__Written exercise__. Reproduce only the part of the data below that opens with the line containing "From the camera's" and runs through the end of the data, including both of those lines, word for word.

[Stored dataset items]
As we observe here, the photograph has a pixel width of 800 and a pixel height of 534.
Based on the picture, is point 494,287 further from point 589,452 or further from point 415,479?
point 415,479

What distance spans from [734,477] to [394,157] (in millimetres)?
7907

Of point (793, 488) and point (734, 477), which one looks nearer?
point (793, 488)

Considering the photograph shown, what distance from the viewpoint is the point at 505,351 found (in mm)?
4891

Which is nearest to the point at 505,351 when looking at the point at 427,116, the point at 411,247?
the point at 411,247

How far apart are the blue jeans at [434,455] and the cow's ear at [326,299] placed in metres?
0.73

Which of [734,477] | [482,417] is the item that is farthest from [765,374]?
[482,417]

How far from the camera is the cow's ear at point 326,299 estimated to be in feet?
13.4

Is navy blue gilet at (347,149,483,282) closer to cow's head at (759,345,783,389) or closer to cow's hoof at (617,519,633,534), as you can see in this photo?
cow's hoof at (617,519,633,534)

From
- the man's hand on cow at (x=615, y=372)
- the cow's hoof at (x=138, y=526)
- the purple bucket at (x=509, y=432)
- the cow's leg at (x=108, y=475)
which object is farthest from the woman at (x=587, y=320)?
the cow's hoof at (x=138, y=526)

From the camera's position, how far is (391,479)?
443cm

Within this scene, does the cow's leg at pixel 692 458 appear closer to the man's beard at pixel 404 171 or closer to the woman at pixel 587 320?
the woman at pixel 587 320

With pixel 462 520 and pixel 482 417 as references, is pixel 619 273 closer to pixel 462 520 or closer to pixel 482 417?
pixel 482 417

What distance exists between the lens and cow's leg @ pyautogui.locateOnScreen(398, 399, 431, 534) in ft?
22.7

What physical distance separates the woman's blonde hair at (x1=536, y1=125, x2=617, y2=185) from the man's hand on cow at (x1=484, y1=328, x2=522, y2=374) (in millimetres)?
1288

__Worked solution__.
From the camera's position, how far is (391,479)?
443cm

Within this scene, does the cow's leg at pixel 692 458 appear closer to the man's beard at pixel 404 171 or closer to the woman at pixel 587 320?
the woman at pixel 587 320

With pixel 462 520 and pixel 482 417 as references, is pixel 619 273 closer to pixel 462 520 or closer to pixel 482 417?
pixel 482 417

What distance exists between the lens and cow's leg @ pyautogui.locateOnScreen(398, 399, 431, 534) in ft?
22.7

What physical distance separates the woman's blonde hair at (x1=536, y1=125, x2=617, y2=185) from the man's hand on cow at (x1=484, y1=328, x2=522, y2=374) (in millimetres)?
1288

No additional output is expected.